§ WHAT THE EXERCISE ASKS: Could you arrange the data, starting with the line containing "In what is photographed" and going on through the end of the data, as a two-column CSV headed input and output, with one row per input-output pair, every field in double quotes, and line breaks replaced by spaces?

Excerpt from a dataset
******
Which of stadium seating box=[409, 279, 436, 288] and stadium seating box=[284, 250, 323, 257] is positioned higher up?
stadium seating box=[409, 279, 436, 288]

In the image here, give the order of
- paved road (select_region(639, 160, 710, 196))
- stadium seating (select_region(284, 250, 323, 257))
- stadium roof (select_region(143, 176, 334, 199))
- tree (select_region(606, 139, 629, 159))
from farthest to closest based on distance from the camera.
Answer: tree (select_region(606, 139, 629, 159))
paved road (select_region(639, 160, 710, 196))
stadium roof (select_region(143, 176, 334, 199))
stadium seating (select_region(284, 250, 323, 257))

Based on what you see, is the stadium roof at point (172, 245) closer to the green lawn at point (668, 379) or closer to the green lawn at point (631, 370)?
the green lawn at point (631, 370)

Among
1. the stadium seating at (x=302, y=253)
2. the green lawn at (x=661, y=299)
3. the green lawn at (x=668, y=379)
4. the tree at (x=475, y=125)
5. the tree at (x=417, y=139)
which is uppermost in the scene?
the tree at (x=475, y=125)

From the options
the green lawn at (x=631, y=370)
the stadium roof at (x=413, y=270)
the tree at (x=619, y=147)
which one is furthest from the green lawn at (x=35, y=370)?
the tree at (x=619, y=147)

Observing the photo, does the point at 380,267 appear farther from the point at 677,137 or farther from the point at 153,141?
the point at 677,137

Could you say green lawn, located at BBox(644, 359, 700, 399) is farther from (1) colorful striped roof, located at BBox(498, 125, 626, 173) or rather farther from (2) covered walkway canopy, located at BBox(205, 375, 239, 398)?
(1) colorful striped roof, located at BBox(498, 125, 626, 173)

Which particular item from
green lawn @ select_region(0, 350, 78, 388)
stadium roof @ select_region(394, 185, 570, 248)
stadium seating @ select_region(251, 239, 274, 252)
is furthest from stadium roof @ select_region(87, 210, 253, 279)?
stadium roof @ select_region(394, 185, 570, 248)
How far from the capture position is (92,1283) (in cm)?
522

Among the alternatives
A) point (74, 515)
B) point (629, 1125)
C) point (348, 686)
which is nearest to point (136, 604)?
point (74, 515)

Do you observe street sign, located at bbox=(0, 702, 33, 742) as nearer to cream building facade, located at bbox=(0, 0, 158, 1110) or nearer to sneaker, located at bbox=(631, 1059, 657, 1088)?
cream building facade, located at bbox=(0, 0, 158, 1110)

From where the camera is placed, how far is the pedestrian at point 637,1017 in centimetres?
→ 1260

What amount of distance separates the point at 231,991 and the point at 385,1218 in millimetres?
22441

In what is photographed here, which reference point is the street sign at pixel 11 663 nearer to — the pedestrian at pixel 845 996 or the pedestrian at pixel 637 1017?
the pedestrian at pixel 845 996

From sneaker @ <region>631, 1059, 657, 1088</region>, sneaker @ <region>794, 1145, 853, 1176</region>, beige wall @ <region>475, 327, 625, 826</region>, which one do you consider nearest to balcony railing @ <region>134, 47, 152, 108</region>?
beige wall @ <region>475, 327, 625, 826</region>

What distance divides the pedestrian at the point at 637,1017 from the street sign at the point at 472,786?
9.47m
******
§ FINISHED EXERCISE:
input,output
"In what is photographed here, which reference point is the street sign at pixel 11 663 nearer to — the pedestrian at pixel 845 996 or the pedestrian at pixel 637 1017?","the pedestrian at pixel 845 996"
"From sneaker @ <region>631, 1059, 657, 1088</region>, sneaker @ <region>794, 1145, 853, 1176</region>, beige wall @ <region>475, 327, 625, 826</region>, which one do you consider nearest to balcony railing @ <region>134, 47, 152, 108</region>?","beige wall @ <region>475, 327, 625, 826</region>"
"What distance divides the pedestrian at the point at 637,1017 from the street sign at the point at 472,786?","9.47m"